→ **Passage shown**:
....................

Your algorithm runs out of time because it performs an exhaustive search for all distinct phrases within the dictionary that match the given Morse code. It tries every single possible concatenation of the words in the dictionary.
While this does give the correct answer, it takes time exponential in both the length of the given Morse string and the number of words in the dictionary. The question does actually mention that the number of distinct phrases is at most 2 billion.
Here's a simple test case that demonstrates this behavior:
1
... // 1000 dots
2
E
EE
The correct answer would be over 1 billion in this case, and an exhaustive search would have to enumerate all of them.
A way to solve this problem would be to use memoization, a dynamic programming technique. The key observation here is that a given suffix of the Morse string will always match the same number of distinct phrases.
Side note: in your original code, you passed morse, dictMorse and dictWords by value to your backtracking function. This results in the string and the two vectors being copied at every invocation of the recursive function, which is unnecessary. You can pass by reference, or (since this is in a competitive programming context where the guidelines of good code architecture can be bent) just declare them in global scope. I opted for the former here:
int findPossibleTr( const string &morse, const vector<string> &dictMorse, const vector<string> &dictWords, vector<int> &memo, int index ) {
if (memo[index] != -1) return memo[index];
int count = 0;
/* ... */
return memo[index] = count;
}
And in your initialization:
/* ... */
vector<int> memo(morse.size(), -1); // -1 here is a signal that the values are yet unknown
cout << findPossibleTr(morse, dictMorse, dictWords, memo, 0) << endl;
/* ... */
This spits out the answer 1318412525 to the above test case almost instantly.

....................

→ **Provided material**:
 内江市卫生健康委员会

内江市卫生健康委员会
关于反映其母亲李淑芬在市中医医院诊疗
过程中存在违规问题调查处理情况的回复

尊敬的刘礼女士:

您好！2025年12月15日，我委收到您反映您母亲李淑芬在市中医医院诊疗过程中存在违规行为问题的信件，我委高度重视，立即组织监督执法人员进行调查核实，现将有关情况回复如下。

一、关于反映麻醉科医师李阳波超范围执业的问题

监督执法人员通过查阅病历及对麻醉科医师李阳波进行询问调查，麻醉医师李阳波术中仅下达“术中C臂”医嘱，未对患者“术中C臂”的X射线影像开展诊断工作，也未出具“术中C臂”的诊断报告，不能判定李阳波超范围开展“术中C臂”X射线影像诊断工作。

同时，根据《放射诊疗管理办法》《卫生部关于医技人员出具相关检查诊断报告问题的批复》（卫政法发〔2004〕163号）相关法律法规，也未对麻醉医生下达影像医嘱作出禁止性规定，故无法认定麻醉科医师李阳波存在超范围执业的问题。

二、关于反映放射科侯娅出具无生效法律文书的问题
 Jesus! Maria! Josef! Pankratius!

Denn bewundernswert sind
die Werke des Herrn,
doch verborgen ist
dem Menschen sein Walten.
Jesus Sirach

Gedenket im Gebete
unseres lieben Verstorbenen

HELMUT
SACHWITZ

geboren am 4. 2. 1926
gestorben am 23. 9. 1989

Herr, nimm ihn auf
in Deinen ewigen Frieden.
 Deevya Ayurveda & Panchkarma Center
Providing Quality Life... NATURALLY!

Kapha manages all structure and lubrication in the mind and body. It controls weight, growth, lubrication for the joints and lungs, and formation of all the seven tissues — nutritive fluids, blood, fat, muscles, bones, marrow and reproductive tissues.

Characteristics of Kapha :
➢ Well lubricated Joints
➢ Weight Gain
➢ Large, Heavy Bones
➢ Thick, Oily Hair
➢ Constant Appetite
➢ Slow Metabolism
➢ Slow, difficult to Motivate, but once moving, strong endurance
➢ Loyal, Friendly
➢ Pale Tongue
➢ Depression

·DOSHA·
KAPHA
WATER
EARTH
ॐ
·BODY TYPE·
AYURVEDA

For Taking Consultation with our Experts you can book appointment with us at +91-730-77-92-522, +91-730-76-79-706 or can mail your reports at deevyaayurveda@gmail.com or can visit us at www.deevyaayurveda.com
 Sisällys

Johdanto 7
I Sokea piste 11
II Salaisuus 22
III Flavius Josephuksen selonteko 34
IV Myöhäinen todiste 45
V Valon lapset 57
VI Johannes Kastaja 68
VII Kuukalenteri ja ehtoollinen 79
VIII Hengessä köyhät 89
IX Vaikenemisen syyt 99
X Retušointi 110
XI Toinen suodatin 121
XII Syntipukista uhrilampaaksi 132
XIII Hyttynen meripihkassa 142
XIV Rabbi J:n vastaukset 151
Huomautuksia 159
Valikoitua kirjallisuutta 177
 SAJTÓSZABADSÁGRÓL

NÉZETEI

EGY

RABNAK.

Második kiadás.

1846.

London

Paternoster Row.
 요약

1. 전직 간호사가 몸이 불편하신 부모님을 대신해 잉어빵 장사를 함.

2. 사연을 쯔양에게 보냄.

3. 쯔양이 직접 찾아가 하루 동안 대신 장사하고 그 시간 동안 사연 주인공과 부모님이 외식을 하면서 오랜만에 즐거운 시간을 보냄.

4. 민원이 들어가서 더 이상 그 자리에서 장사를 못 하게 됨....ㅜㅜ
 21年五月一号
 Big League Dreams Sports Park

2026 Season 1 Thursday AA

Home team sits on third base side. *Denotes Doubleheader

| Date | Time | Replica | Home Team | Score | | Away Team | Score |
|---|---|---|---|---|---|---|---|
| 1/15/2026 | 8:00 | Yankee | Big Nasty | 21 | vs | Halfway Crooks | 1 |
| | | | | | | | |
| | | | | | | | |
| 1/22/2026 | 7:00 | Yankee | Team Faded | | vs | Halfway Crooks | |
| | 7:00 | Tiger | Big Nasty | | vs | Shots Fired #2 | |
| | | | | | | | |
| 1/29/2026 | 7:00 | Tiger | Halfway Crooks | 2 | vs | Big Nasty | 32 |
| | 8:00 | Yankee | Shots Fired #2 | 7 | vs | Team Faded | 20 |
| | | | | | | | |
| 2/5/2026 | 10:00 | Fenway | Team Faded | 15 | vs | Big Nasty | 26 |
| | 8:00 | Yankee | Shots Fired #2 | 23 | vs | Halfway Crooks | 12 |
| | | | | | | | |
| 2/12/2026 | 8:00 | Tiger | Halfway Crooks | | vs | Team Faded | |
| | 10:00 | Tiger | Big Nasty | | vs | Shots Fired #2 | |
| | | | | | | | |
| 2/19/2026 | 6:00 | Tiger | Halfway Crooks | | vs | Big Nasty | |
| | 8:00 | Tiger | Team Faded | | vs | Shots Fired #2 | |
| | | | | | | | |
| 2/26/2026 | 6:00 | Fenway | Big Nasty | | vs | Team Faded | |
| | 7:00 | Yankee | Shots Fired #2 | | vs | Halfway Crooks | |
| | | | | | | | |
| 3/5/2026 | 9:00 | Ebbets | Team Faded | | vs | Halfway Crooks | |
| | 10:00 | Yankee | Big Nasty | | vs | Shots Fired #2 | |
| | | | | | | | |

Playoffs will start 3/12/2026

....................

→ **Exercises to complete**:
1) Decide whether each statement agrees with the Morse code answer, giving yes or no and quoting the deciding words of the text. (a) The original code passed morse, dictMorse and dictWords to the backtracking function by reference. (b) The exhaustive search takes time exponential in both the length of the Morse string and the number of dictionary words. (c) In the memo vector, the value -1 marks entries that are not yet known.
2) Reproduce the part of the Morse code answer between "Your algorithm runs" and "the words in the dictionary.", inclusive.

→ **Responses by item number**:
1)
(a) No: "you passed morse, dictMorse and dictWords by value to your backtracking function."
(b) Yes: "it takes time exponential in both the length of the given Morse string and the number of words in the dictionary."
(c) Yes: "-1 here is a signal that the values are yet unknown"

2)
Your algorithm runs out of time because it performs an exhaustive search for all distinct phrases within the dictionary that match the given Morse code. It tries every single possible concatenation of the words in the dictionary.